Yo me enteré del caso cuando salió el artículo de New York, luego de haber leído los libros de Leroy. Siendo una universitaria “intelectual”, me inspiré a escribir un ensayo sobre la autenticidad y la identidad en el memoir y el autorretrato, y hasta metí a la fotógrafa Cindy Sherman ahí. La pregunta central era, ¿si Laura Albert había publicado estas obras como ficción, cuál es el fraude exactamente? ¿No era lo mismo que utilizar un pseudónimo? Albert no fue un teenager prostituyéndose con truckeros en West Virginia, pero sí tuvo sus propios traumas sexuales. También ha hablado de que Leroy era casi como otra persona viviendo dentro de ella, por lo cual se podría decir que sí había algo de su identidad “real” en los libros. La idea del fraude entra en las relaciones personales que había creado con otros autores, y que lo llevó al nivel de buscar a otra persona como representación física, o avatar.

Siempre he encontrado la historia de JT Leroy y Laura Albert fascinante, por las preguntas que surgen sobre lo que es la identidad creativa de alguien, y cuanto valoramos lo “genuino”, aún en la ficción. Es lo mismo que presumir que la letra de cada canción refleja la vida de su autor, y dejar al lado que la inspiración viene de miles de sitios y experiencias. Pero, también puedo entender porque aquellos que compartieron momentos de comunicación íntima con Leroy (o “Leroy”), se sintieron traicionados. Desde que salió el documental, algunas de las personas envueltas han expresado sus incomodidades. Asia Argento, quien dirigió y protagonizó en una adaptación del libro The Heart is Deceitful Above all Things, está molesta de que la película utilizó grabaciones de conversaciones telefónicas con Albert/Leroy, las cuales no sabía que habían sido grabadas. No sé si esto recae más en Albert o en los creadores del documental, o ambos, pero puedo entender que es una invasión de privacidad.
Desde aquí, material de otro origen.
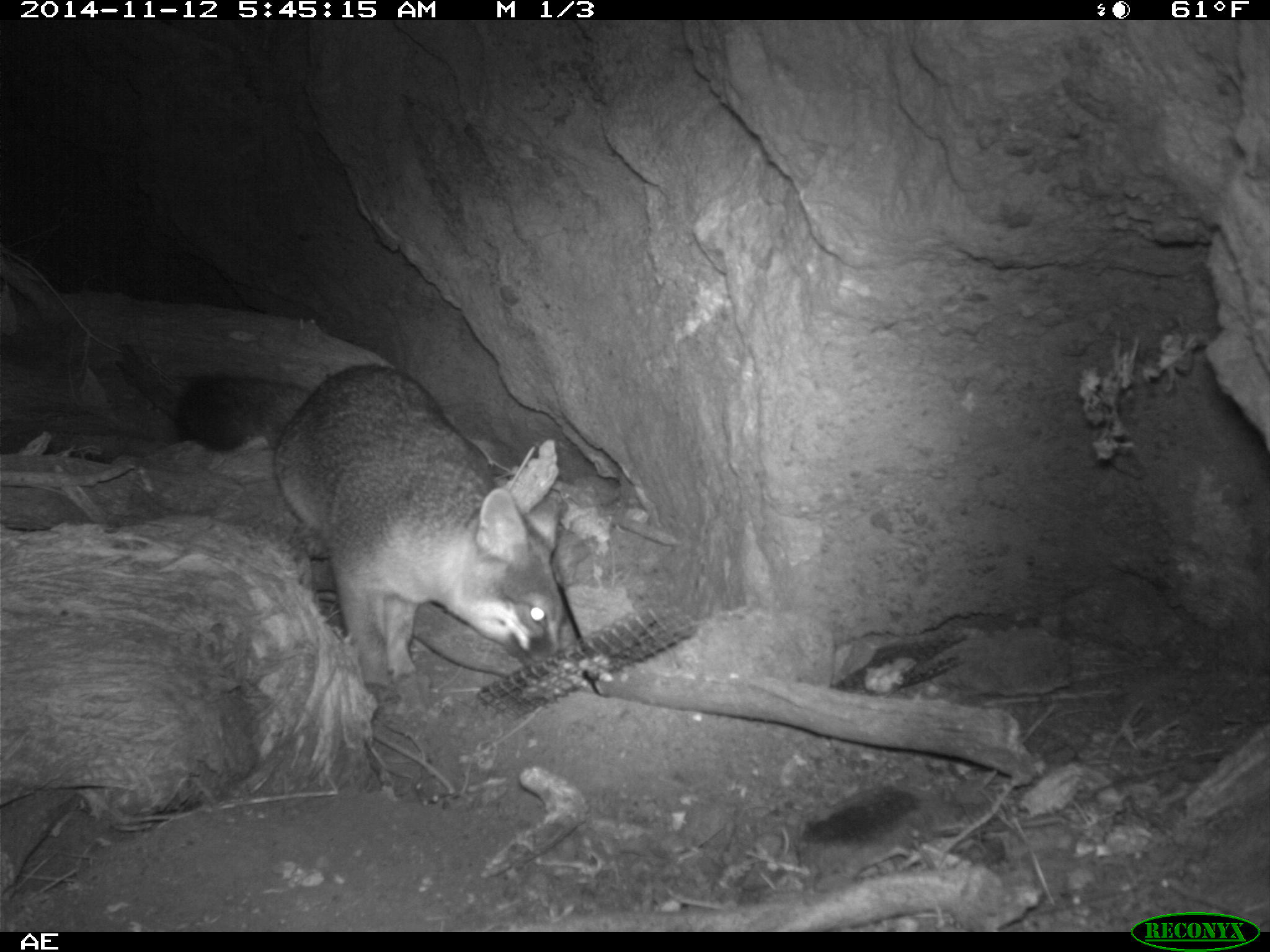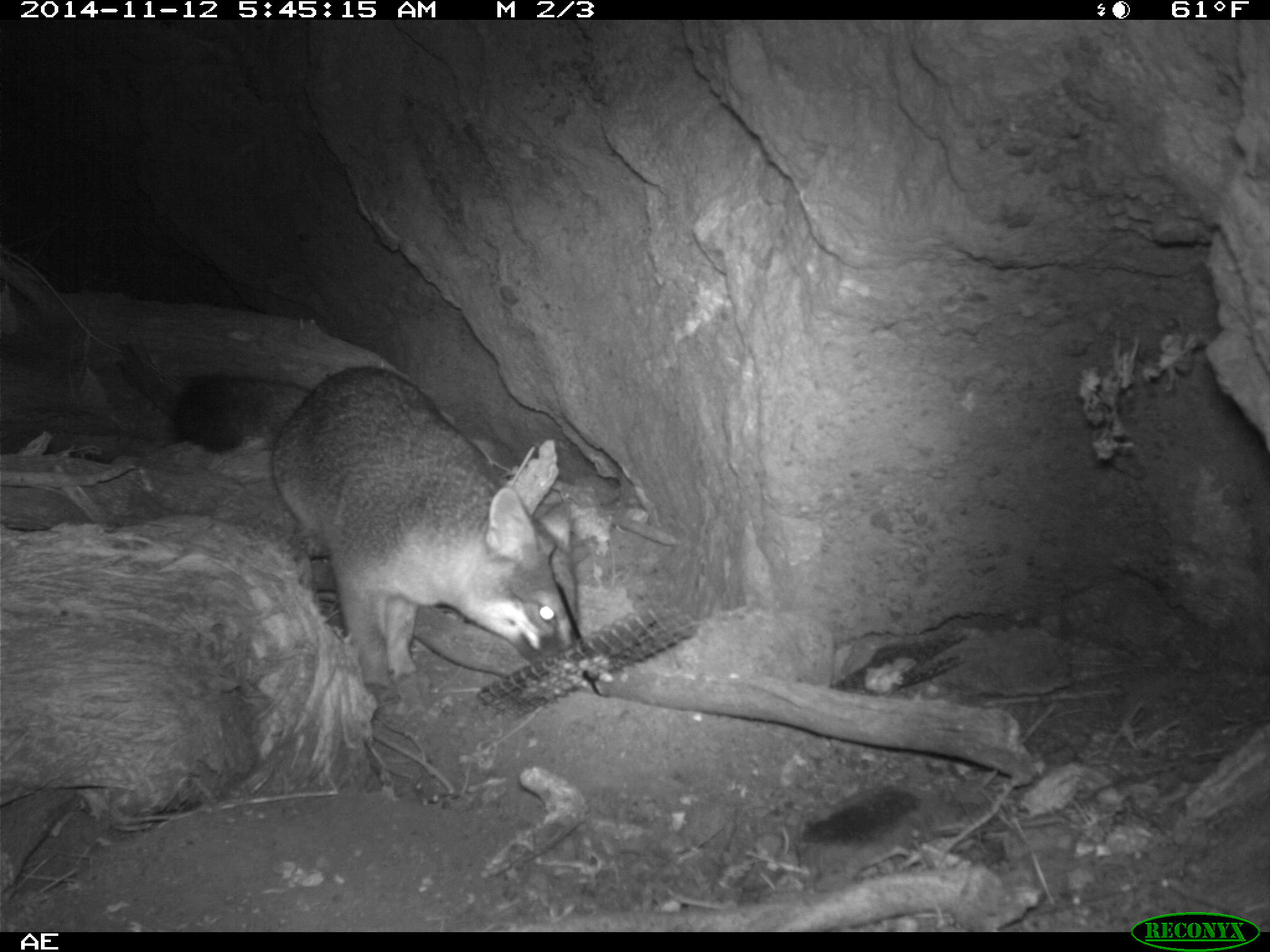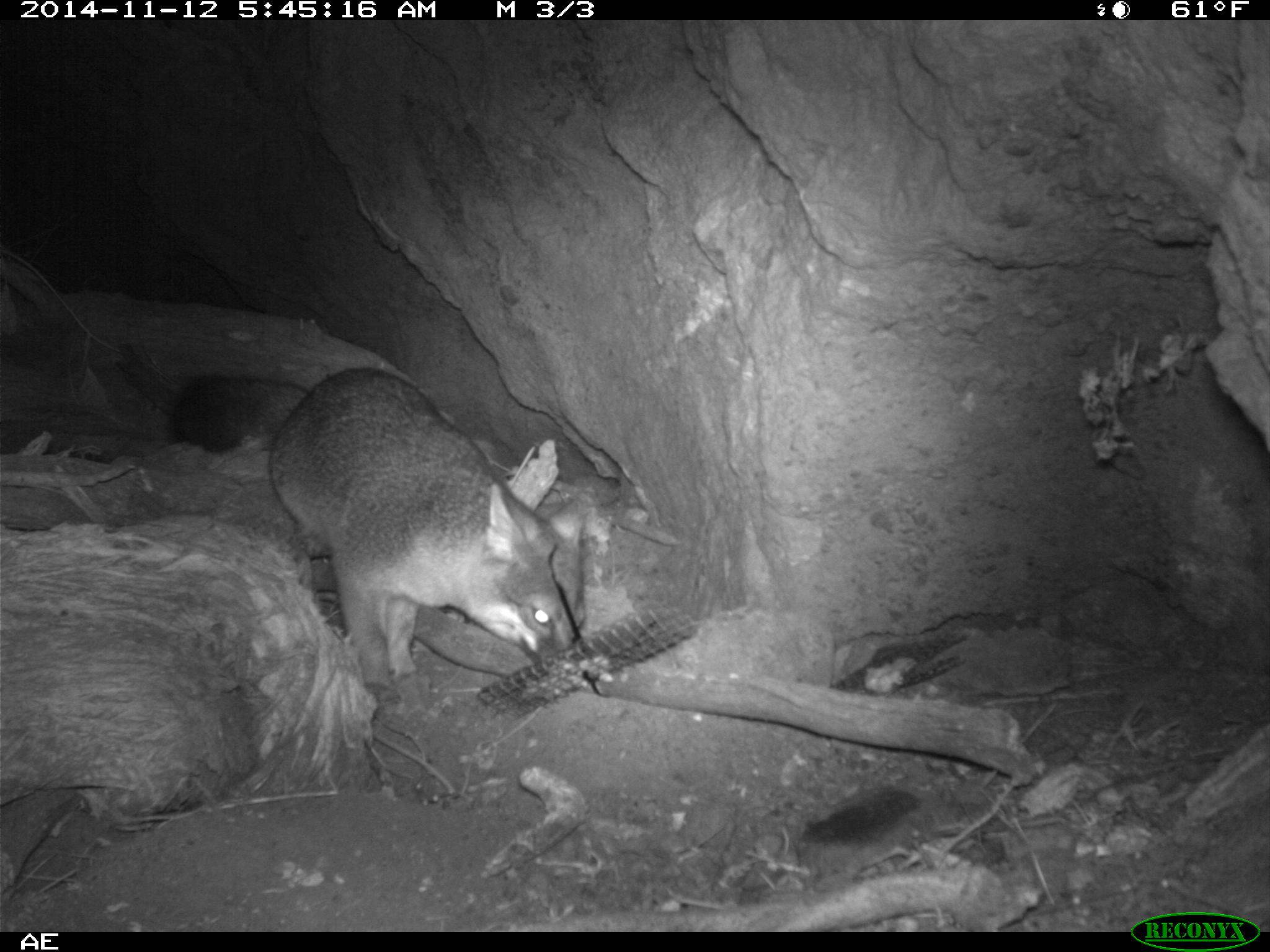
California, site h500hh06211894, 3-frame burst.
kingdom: Animalia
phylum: Chordata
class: Mammalia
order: Carnivora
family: Canidae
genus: Urocyon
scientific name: Urocyon littoralis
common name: island fox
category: fox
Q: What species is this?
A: Fox (island fox) (Urocyon littoralis).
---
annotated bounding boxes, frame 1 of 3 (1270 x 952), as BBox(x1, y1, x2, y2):
fox: BBox(175, 363, 562, 705)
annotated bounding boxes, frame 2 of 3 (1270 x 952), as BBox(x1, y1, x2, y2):
fox: BBox(171, 364, 583, 689)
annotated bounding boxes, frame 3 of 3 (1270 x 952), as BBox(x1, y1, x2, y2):
fox: BBox(169, 367, 586, 709)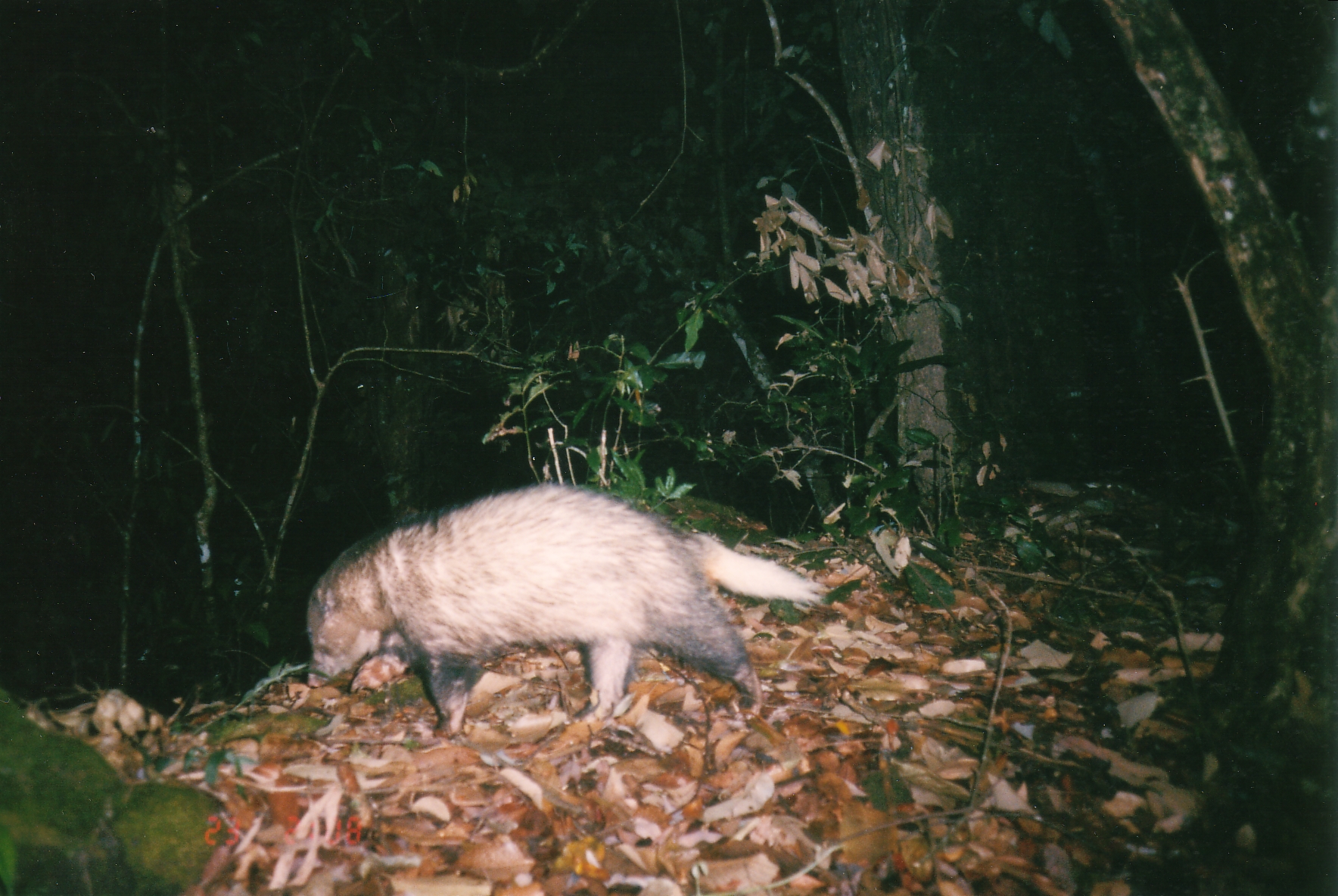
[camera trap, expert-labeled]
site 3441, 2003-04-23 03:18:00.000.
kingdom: Animalia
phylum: Chordata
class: Mammalia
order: Carnivora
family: Mustelidae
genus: Arctonyx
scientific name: Arctonyx collaris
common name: greater hog badger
Arctonyx collaris (greater hog badger), count 1.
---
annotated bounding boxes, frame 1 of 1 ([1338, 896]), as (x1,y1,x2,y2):
arctonyx collaris: (303,479,825,739)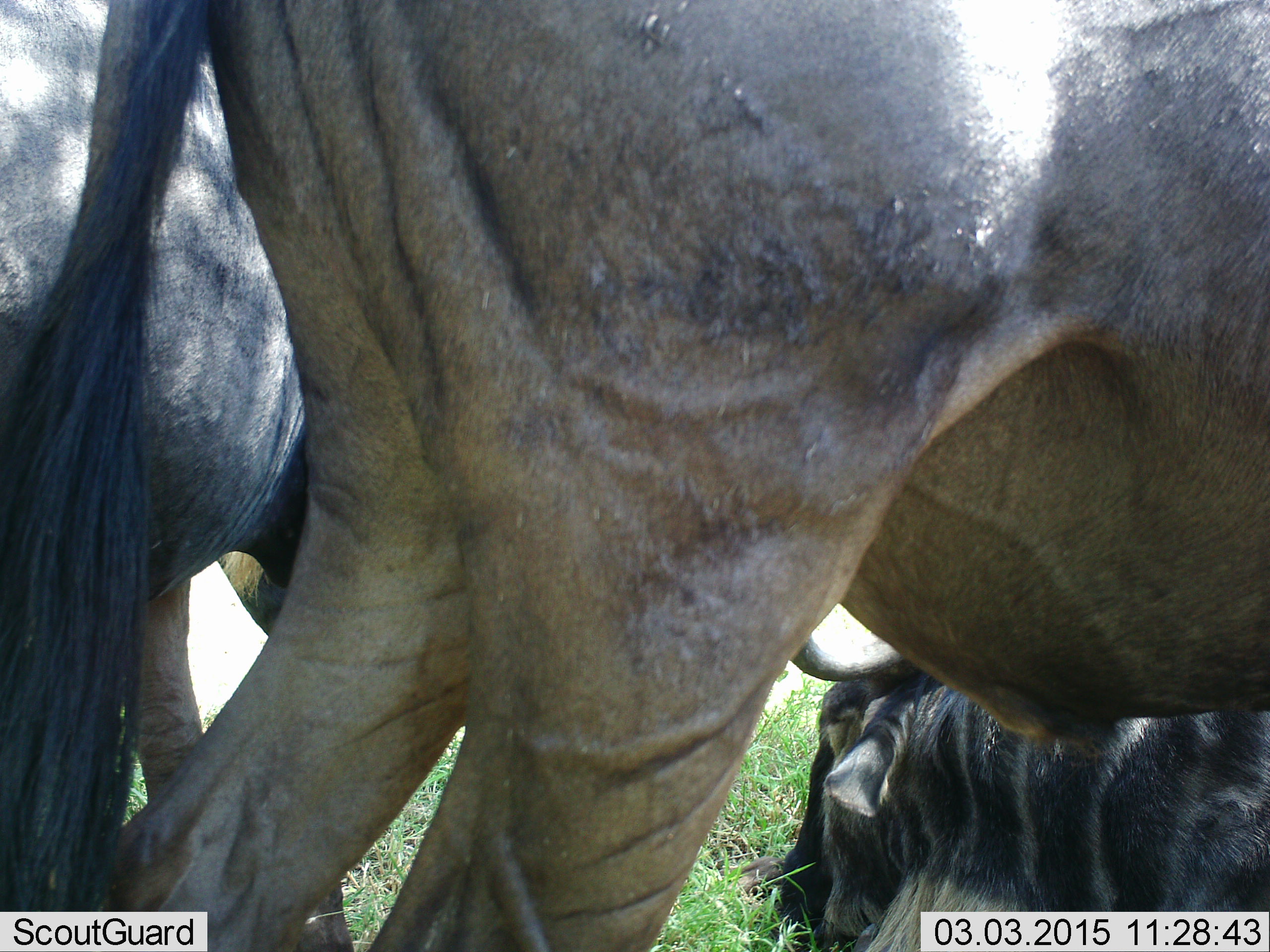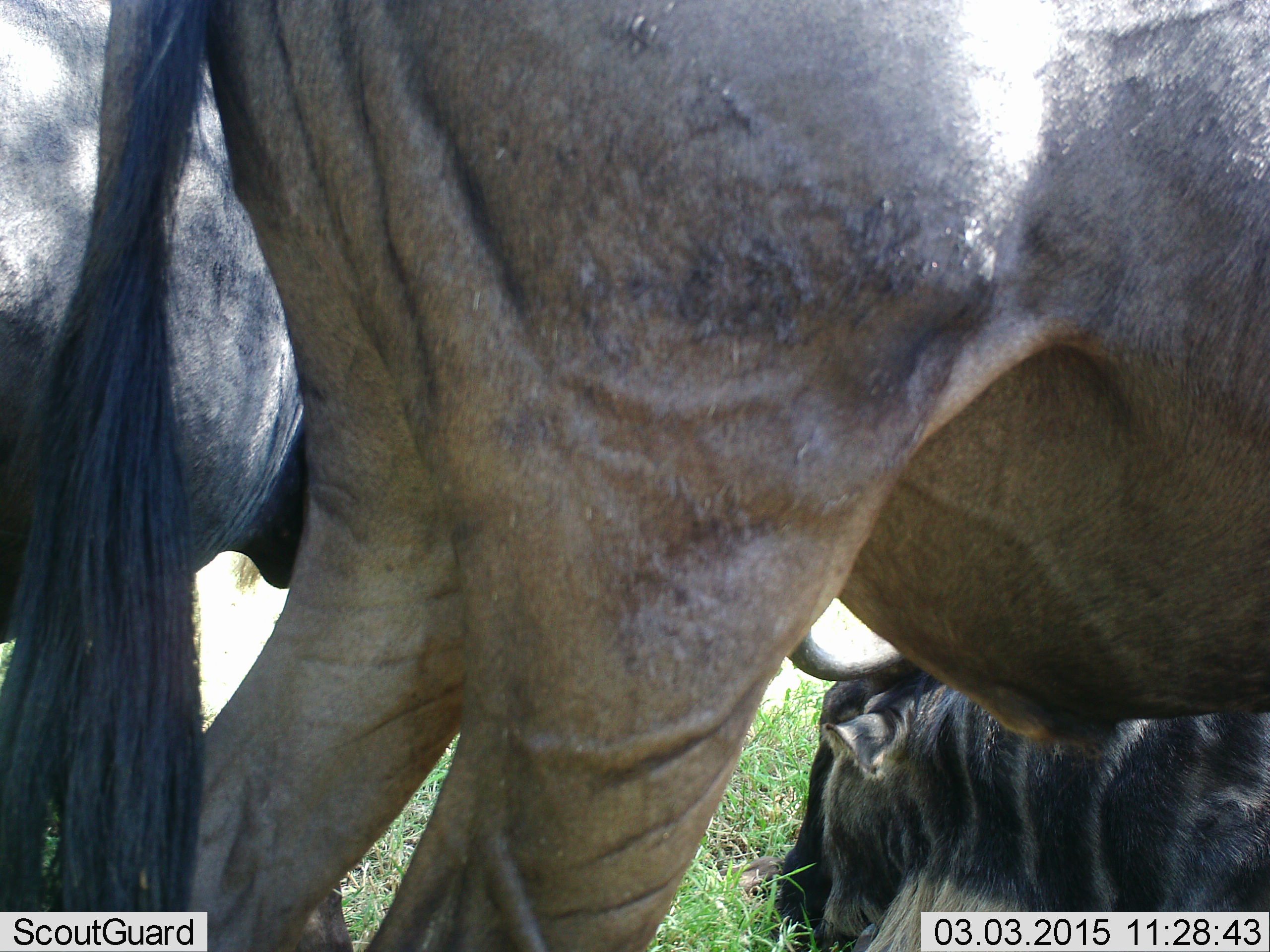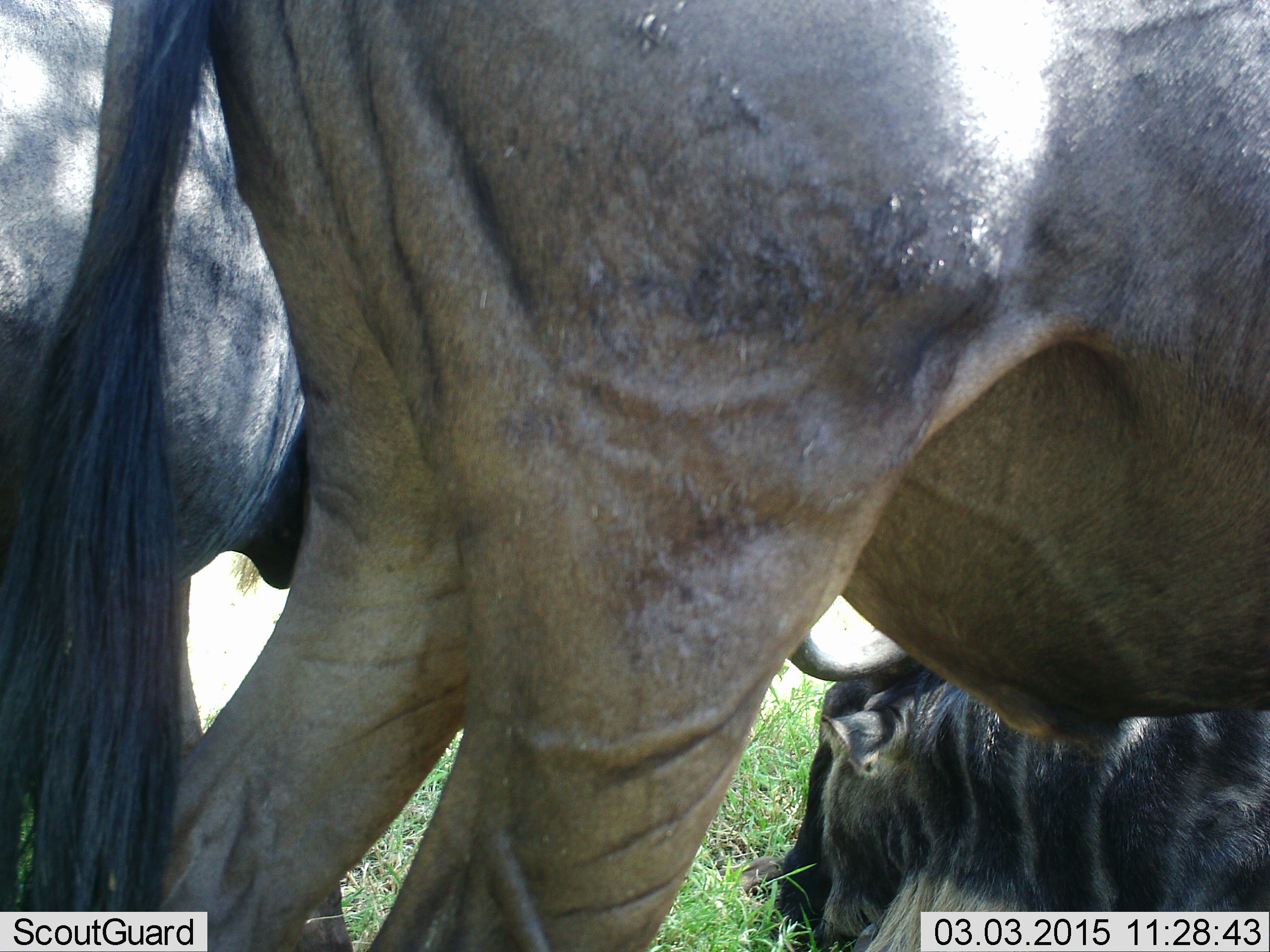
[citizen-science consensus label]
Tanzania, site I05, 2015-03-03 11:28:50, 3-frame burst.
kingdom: Animalia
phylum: Chordata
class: Mammalia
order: Artiodactyla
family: Bovidae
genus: Connochaetes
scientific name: Connochaetes taurinus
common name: blue wildebeest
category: wildebeest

Laura Albert es una mujer que encontró una manera bizarra, pero creativa, de bregar con sus traumas, pero quizás se le fue la mano. Todavía pienso que las obras de Leroy como tal no se pueden invalidar como literatura, ni que se deberían re-publicar bajo el nombre de Albert. Todos llevamos varias vidas y aspectos de personalidad por dentro; algunos los tenemos mejores “organizados” que otros, pero no hay razón para abandonarlas por completo.